Dettagli esercizio. Nel testo su Giuseppe De Lillo, in quale chiesa si è svolto il suo ultimo saluto?

Testo di partenza.
----
L’ultimo saluto a Giuseppe De Lillo. Un combattente dal cuore grande
Era stracolma (e non poteva essere altrimenti) la Parrocchia di San Pio V a Roma, nel cuore del quartiere Aurelio, per l’ultimo saluto a Giuseppe De Lillo, scomparso il 16 dicembre dopo quattro mesi di sofferenze vissute con il sorriso e la speranza di chi trae la forza dalla fede, accompagnato fino all’ultimo dalla sua straordinaria famiglia e da Arianna, un angelo che non lo ha mai lasciato solo.
Quarantatré anni, ultimogenito di una storica famiglia di centrodestra impegnata in politica e nel sociale (la farmacia di piazza Irnerio è una colonna del quartiere), Giuseppe, settimo della “nidiata” De Lillo, aveva solo 43 anni, vissuti con un’intensità unica. «Valgono non una ma cento vite», racconta il fratello Stefano tracciando il profilo di Giuseppe di fronte alle centinaia di amici, parenti, ex compagni di scuola, sacerdoti. Vissuti all’insegna del dono disinteressato, dell’amore per gli ultimi ai quali non risparmiava il suo tempo e le sue disponibilità economiche, nella convinzione che l’esistenza avesse un senso solo per le opere di carità da “portare in dote” in Paradiso. «Siamo ricchi solo di quello che abbiamo donato», ripeteva spesso parafrasando un celebre motto dannunziano.
----
Dati presentati.
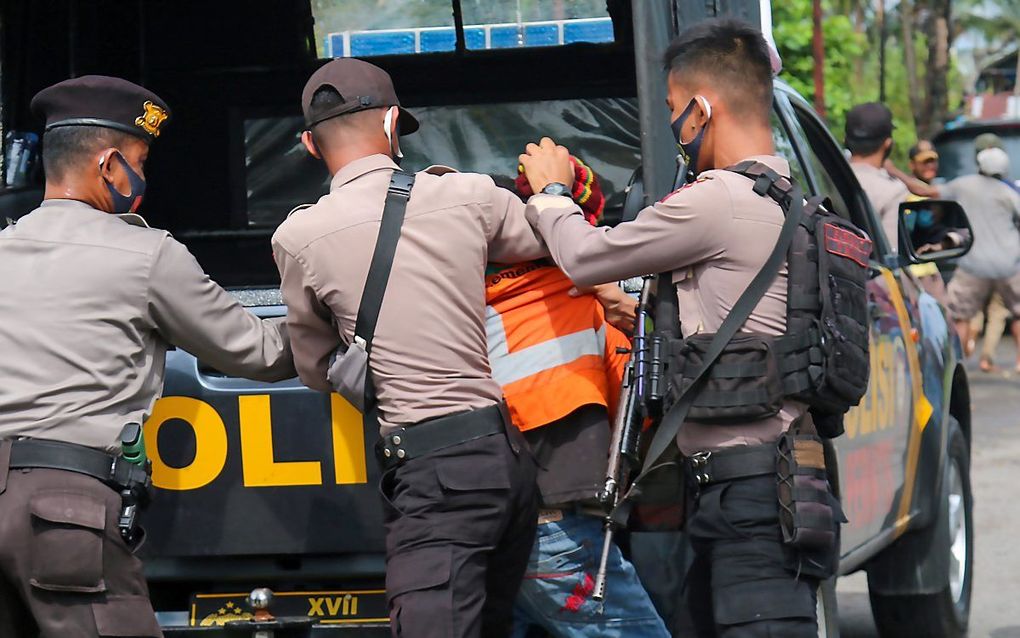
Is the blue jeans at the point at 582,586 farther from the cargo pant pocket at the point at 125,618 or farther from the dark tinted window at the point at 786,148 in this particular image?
the dark tinted window at the point at 786,148

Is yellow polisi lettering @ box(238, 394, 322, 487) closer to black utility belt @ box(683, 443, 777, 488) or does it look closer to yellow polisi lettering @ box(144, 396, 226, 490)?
yellow polisi lettering @ box(144, 396, 226, 490)

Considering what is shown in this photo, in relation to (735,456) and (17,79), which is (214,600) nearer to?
(735,456)

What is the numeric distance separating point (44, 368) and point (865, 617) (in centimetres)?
417

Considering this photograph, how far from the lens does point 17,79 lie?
5.50m

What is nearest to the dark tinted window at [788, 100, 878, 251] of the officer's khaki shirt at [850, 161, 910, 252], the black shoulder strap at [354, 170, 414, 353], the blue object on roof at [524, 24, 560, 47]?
the blue object on roof at [524, 24, 560, 47]

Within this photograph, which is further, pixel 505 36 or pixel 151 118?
pixel 505 36

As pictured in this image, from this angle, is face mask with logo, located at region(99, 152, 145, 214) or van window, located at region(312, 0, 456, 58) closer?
face mask with logo, located at region(99, 152, 145, 214)

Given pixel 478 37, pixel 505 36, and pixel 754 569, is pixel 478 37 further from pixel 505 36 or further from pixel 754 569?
pixel 754 569

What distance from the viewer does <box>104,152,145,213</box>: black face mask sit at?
3.36 metres

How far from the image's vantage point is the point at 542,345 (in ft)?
11.1

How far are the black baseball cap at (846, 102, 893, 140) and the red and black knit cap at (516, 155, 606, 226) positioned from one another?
4246mm

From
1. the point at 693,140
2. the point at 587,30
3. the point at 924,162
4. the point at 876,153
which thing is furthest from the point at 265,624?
the point at 924,162

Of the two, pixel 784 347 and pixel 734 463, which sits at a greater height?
pixel 784 347

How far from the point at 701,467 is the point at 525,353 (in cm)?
48
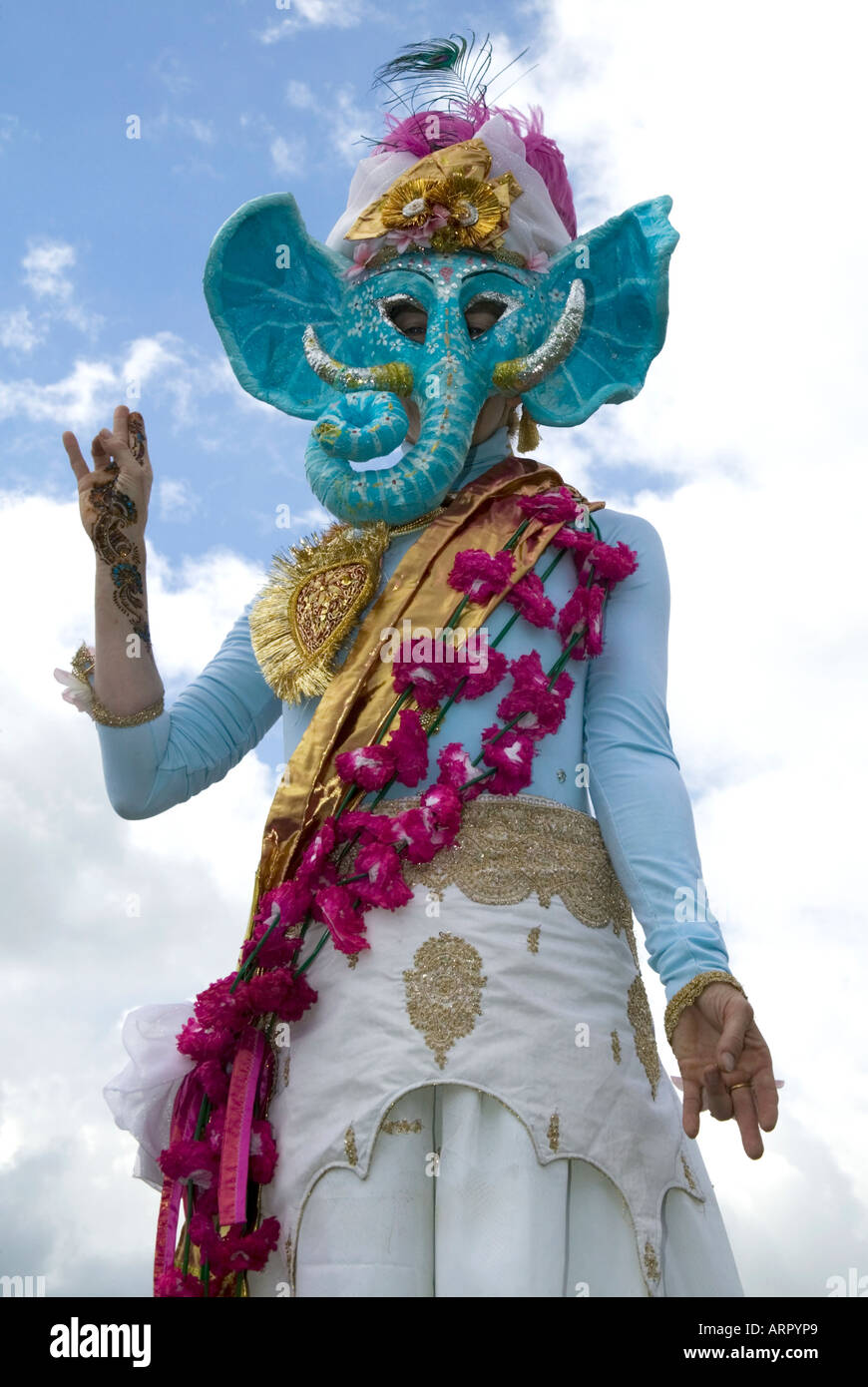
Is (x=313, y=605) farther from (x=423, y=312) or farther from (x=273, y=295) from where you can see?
(x=273, y=295)

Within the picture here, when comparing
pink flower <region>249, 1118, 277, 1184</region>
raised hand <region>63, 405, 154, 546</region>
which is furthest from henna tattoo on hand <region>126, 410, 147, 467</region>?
pink flower <region>249, 1118, 277, 1184</region>

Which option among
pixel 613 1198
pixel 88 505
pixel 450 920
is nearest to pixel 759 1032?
pixel 613 1198

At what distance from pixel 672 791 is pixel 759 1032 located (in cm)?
----
Risultato del compito. Nella Parrocchia di San Pio V a Roma, nel quartiere Aurelio.